Goal of the exercise
Would you return the data exactly as given, except for its pictures?

Short descriptive text snippets:
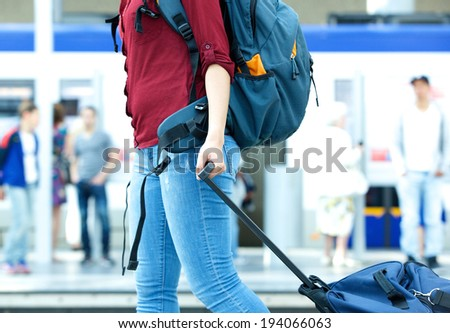 Young female traveler walking with backpack and pulling bag - stock photo
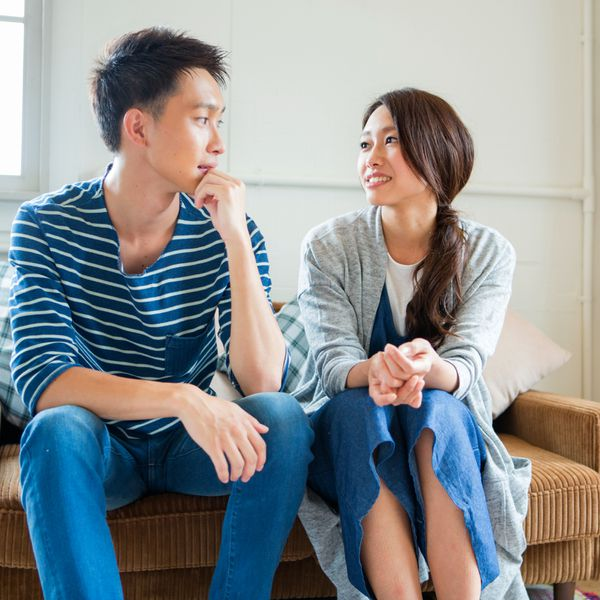 Man and woman conversing on the couch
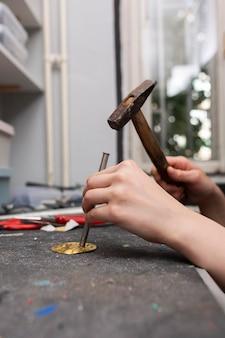 Femme fabriquant dans un morceau de métal doré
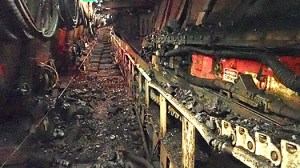 longwall coal burst incident showing coal from face inside longwall chocks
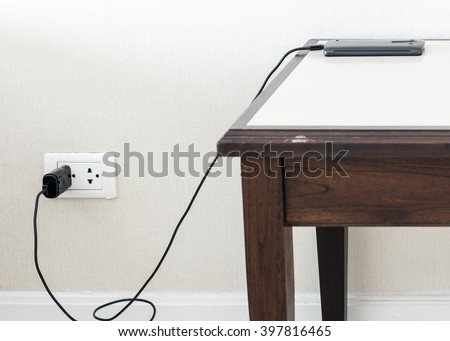 Black smart phone is charging with wall outlet on the wooden table,Select focus - stock photo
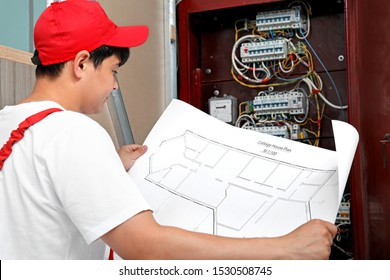 Electrician with wiring diagram indoors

Solved exercise
 Young female traveler walking with backpack and pulling bag - stock photo
 Man and woman conversing on the couch
 Femme fabriquant dans un morceau de métal doré
 longwall coal burst incident showing coal from face inside longwall chocks
 Black smart phone is charging with wall outlet on the wooden table,Select focus - stock photo
 Electrician with wiring diagram indoors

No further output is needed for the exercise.